### EXERCISE PASSAGE
>>>
Natural Therapies for Autism
There are over 200 clinical trials that have been completed on natural therapies for autism and more research is released every year. At our clinic, we take a comprehensive approach and address a wide range of aspects. For example, research has found that those with autism may be deficient in certain nutrients, regardless of diet, due to various changes in metabolism. Studies have found that by addressing these deficiencies behavioral and cognitive symptoms can sometimes improve. Other goals to treatment include:
Treat underlying factors: Target factors that can contribute to progression or worsening of autism
Treat symptoms: associated behavioral and cognitive changes
Digestion: screen and treat common gastrointestinal symptoms, such as chronic constipation, diarrhea, reflux, bowel disease, and nausea. Some children with increased digestive complaints are also found to have increased behavioral disturbances (2022 study).
Nutrition: ensuring adequate intake of essential nutrients, testing for common deficiencies
Exercise: Maintaining regular exercise, adequate sleep, management of stress, and social support - A 2017 study found exercise improved functioning as well as self-regulation and awareness of behaviors.
Environmental: Avoidance of common neurotoxins found to be associated with autism
Allergies: Screen for allergies that may be contributing to worsening of symptoms
Blood Testing For Autism
Dr. Baker (ND) will usually complete a set of blood work that consists of around 20 different tests that look at factors that can contribute to autism. These tests are aimed at uncovering underlying factors that are found in research to be associated with autism or its complications, as well as factors that can aggravate and worsen symptoms. This panel of blood testing checks for metabolic, nutritional, hormonal, immunological and inflammatory changes. Some examples of these tests include:
Thyroid hormone testing: hypothyroidism can affect intellect and development; A 2020 study found worsening ASD symptoms in those with hypothyroidism compared to those with normal thyroid levels. A 2017 study found that those with lower levels of thyroid hormone were at increased risk of autism.
Lead testing: A 2020 study found that those with higher blood lead were at increased risk of autism.
One common question is: why look at risk factors for autism if it has already been diagnosed? This is because for many conditions, research suggests that risk factors can also increase progression of the condition and lead to further deterioration.
Symptoms of Autism
Autism is a developmental condition that manifests with two main categories of symptoms:
Social: Impaired social communication and interaction (see first section below)
Behavioral: Restricted and repetitive behavior, interests, and activities (see second section below)
<<<
### WHAT YOU WILL DO
Continue the passage on natural therapies for autism from where it stops.

### DATASET SECTION
>>>
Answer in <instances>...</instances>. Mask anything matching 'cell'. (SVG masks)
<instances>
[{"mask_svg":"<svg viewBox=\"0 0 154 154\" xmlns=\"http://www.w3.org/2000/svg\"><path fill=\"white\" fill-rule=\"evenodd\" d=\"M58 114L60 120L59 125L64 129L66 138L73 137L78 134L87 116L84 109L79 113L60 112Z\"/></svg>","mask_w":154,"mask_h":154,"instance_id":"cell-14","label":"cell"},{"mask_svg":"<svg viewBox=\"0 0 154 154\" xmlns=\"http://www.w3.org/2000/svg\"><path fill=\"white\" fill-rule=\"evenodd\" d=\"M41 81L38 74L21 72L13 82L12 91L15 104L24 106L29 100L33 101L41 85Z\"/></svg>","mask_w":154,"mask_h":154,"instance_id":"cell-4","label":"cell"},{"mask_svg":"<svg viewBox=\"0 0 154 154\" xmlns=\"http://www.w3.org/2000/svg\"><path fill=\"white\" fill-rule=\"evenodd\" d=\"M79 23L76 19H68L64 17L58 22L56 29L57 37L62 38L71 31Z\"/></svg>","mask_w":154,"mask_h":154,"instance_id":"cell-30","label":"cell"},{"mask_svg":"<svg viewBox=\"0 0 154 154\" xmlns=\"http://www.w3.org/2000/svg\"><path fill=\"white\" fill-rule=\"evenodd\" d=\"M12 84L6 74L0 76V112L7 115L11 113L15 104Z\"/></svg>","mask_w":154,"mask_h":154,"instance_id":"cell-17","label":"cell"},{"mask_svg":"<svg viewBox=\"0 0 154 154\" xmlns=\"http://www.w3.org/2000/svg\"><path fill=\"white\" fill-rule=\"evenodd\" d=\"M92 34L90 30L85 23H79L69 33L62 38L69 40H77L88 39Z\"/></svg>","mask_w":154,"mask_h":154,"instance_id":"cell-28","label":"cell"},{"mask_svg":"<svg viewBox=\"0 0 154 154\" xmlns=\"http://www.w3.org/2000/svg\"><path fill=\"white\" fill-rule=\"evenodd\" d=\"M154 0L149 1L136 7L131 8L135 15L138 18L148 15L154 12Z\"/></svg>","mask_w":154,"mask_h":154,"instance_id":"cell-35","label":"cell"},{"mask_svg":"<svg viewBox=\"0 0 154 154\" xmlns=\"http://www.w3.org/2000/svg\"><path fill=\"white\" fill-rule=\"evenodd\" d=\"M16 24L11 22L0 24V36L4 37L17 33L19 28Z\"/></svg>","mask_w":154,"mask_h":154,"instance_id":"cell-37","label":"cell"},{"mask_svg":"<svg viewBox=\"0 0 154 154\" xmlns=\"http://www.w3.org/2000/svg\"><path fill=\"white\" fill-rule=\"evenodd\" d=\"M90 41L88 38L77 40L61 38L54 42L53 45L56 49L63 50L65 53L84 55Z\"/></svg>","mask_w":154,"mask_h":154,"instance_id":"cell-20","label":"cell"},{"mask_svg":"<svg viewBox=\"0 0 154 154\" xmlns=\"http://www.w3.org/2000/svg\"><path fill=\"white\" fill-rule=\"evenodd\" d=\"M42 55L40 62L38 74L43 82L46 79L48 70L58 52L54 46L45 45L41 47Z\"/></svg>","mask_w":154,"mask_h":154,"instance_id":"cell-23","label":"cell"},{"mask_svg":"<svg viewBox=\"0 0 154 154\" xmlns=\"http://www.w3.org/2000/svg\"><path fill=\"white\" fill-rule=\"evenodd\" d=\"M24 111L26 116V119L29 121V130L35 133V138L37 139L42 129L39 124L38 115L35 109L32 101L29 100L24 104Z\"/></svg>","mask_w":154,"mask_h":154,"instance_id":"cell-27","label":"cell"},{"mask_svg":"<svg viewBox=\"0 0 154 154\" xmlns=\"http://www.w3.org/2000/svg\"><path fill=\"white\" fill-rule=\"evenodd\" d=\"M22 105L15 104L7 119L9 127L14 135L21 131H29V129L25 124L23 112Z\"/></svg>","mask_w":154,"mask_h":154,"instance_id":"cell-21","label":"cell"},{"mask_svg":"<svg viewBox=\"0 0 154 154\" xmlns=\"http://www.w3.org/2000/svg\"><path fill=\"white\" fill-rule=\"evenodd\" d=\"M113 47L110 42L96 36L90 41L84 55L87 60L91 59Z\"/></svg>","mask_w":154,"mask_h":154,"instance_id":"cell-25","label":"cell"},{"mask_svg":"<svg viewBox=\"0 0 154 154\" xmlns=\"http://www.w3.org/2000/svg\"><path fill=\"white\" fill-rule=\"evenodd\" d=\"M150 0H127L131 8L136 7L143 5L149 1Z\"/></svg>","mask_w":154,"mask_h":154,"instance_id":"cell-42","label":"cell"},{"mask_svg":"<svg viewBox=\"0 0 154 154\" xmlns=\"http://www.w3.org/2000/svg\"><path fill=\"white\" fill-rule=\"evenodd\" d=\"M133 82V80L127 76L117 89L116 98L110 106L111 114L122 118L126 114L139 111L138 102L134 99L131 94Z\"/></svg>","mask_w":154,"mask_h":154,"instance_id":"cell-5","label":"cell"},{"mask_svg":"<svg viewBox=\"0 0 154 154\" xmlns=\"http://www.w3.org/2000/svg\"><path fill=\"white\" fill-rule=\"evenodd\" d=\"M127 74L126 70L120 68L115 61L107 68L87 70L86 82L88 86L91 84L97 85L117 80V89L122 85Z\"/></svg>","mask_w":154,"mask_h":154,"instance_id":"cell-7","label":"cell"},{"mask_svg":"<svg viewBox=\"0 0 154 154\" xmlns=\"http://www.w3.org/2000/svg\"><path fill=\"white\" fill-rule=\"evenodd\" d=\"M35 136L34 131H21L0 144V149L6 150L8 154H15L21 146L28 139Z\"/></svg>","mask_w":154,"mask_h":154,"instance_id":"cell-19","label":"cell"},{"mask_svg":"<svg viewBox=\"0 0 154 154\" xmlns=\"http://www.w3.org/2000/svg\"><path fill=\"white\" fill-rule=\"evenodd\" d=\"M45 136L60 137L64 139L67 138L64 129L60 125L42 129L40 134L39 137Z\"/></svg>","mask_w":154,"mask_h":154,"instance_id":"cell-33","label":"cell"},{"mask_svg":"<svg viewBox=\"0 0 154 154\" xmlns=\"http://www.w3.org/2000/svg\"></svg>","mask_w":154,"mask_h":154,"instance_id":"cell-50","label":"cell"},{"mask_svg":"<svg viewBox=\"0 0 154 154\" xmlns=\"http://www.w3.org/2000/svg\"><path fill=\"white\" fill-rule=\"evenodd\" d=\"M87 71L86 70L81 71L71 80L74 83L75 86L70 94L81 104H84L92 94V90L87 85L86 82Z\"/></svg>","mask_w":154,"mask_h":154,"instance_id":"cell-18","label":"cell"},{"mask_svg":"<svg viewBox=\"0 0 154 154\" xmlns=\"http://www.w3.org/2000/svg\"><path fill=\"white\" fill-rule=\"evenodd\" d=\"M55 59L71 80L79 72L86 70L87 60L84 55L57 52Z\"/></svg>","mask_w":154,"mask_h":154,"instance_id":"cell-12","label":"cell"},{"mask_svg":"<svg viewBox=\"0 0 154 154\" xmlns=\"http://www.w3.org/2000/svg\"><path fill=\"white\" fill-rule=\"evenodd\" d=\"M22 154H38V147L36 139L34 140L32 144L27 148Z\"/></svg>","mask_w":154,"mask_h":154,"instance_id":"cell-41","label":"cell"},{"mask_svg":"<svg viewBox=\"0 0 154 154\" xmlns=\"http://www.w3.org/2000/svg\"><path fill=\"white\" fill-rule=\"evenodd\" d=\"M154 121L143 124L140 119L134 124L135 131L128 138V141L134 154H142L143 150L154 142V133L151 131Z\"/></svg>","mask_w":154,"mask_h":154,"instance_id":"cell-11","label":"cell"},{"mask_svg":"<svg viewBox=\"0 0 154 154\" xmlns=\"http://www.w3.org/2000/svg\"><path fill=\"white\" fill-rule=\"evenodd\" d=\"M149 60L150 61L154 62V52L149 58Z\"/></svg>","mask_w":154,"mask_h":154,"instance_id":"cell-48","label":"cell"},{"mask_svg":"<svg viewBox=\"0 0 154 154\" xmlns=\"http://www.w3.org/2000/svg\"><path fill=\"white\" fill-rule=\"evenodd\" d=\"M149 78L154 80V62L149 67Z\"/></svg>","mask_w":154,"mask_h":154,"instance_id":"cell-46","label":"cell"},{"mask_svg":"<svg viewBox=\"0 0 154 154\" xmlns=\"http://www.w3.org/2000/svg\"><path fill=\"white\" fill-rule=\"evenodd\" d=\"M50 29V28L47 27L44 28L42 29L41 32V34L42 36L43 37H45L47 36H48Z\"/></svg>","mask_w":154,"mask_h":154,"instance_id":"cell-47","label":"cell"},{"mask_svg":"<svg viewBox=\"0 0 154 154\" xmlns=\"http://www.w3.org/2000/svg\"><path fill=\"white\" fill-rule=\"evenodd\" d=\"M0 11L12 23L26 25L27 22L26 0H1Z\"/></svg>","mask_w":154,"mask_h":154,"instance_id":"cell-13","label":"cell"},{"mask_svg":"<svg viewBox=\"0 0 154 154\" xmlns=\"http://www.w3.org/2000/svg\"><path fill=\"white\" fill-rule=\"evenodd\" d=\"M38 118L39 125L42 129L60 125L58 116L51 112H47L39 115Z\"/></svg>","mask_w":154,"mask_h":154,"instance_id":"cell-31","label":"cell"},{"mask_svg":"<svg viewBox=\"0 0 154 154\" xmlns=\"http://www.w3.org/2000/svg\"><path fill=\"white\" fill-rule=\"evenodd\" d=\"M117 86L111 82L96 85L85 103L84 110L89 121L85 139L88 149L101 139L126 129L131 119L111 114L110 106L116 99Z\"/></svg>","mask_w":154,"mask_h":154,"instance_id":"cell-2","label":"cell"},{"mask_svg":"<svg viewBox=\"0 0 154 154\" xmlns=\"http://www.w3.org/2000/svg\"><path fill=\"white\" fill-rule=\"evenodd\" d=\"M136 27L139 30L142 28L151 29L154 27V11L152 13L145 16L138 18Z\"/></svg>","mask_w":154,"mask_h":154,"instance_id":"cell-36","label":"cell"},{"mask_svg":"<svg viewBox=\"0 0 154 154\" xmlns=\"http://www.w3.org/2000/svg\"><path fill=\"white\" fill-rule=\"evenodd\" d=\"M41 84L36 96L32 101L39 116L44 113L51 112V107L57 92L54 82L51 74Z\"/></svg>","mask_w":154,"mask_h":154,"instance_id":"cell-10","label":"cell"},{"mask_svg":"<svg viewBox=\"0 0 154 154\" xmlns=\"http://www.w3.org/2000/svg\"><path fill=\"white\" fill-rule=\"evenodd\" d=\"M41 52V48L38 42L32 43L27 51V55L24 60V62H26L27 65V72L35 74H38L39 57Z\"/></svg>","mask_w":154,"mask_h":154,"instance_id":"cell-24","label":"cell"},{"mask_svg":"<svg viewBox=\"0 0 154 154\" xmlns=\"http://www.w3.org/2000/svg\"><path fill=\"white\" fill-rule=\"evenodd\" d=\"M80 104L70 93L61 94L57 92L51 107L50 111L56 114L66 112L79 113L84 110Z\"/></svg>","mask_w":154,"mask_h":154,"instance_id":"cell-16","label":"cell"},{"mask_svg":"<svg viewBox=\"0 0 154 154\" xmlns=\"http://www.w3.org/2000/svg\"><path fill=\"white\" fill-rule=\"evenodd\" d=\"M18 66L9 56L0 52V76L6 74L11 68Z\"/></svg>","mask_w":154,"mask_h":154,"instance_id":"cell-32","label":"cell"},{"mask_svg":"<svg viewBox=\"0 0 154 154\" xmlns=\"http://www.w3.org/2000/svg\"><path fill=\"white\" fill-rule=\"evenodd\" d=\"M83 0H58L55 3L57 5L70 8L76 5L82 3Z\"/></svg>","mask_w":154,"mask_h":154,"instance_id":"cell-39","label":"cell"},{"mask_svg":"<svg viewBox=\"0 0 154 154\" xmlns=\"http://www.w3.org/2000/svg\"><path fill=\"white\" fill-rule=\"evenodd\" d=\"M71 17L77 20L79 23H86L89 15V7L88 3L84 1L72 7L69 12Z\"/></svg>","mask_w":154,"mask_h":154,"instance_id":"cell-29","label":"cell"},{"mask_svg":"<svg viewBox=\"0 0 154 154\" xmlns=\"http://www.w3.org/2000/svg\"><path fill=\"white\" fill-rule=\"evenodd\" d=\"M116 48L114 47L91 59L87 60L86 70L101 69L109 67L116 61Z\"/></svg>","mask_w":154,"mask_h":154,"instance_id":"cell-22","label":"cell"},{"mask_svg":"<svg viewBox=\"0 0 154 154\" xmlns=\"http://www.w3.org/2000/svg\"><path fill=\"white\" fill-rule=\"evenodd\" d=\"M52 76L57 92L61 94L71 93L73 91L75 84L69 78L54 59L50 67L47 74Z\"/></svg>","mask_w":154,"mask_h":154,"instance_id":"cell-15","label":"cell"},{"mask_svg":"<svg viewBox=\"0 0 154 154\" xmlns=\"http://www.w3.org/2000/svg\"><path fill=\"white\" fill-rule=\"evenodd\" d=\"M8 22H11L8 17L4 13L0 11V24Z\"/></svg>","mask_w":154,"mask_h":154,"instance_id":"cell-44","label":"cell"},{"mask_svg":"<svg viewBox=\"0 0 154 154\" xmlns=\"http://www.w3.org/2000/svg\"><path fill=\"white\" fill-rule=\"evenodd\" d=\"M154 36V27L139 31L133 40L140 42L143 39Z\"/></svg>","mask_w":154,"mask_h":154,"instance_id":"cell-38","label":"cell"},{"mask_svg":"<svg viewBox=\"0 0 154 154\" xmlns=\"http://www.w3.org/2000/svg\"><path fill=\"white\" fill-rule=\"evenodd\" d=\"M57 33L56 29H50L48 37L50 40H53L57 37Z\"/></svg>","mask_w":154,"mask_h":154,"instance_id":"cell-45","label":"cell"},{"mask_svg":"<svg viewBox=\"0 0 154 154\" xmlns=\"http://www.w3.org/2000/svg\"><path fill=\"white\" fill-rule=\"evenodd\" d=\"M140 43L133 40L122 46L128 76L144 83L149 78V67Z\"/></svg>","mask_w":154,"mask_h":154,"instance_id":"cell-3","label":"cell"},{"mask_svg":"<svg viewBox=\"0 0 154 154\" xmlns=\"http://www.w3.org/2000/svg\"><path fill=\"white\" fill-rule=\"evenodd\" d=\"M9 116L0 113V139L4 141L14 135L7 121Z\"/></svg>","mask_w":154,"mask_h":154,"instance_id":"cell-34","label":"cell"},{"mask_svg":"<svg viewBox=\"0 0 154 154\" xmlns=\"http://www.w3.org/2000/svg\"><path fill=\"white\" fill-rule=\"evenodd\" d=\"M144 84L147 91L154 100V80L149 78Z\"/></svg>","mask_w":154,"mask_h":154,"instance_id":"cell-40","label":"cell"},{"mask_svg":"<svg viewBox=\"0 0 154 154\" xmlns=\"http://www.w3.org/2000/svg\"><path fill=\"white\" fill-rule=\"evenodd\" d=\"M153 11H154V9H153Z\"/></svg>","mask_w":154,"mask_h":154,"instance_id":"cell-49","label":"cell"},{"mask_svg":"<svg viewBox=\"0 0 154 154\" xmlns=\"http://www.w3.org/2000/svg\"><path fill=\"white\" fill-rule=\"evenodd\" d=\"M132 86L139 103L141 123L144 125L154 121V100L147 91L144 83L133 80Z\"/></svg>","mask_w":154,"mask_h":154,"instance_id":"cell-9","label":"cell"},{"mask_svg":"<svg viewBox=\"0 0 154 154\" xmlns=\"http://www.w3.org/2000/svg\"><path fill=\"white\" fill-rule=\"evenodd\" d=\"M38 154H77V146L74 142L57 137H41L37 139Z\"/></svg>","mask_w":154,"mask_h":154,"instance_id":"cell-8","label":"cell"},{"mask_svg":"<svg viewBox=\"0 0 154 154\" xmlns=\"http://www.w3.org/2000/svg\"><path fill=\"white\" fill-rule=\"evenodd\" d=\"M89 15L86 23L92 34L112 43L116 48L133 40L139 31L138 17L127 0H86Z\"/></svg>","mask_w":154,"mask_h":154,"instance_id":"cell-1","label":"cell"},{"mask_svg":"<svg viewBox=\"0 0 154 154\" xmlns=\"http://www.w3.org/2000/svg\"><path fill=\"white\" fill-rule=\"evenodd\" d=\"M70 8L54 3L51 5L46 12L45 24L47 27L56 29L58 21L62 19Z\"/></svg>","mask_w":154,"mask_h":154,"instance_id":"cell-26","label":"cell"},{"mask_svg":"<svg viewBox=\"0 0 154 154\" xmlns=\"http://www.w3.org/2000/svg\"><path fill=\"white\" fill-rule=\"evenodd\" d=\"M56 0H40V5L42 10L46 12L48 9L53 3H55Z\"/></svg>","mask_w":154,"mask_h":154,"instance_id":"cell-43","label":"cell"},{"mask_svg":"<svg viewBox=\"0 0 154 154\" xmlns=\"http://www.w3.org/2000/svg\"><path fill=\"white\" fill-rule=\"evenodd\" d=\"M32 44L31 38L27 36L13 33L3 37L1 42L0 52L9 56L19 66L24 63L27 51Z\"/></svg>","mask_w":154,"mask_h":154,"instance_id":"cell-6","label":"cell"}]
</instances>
<<<
### TASK ANSWER
Impaired Social Communication and Interaction
Social communication refers to the verbal and nonverbal skills needed for communication between two people. Those with autism may often have impaired language development as well as a lower level of nonverbal skills, which is needed to give deeper meaning to spoken words. Social communication includes sharing thoughts, intentions, and feelings. Atypical, infrequent, or limited duration of social behaviors:
Limited or no interest in social interaction with other children and only interacting to get personal needs met.
Lack of social play behaviors, such as copying the play of peers and vocational actions of adults.
Inappropriate response to another's attempt at communicating (eg, failure to make eye contact when called by name)
Difficulty observing and watching others, imitating others, sharing emotions (empathizing), smiling or standing near to someone to show social interest, calling a peer by name
Getting too close to the social partner and not noticing that this makes the social partner uncomfortable; indifference or aversion to socially motivated physical contact and affection.
Atypical or poorly coordinated social attention behaviors (despite social motivation) – Atypical social behaviors can manifest as speaking without concomitant nonverbal communication behaviors such as making eye contact. Alternatively, a child with ASD may push a peer to gain social attention without also initiating a conversation or making other, more appropriate attempts at socializing.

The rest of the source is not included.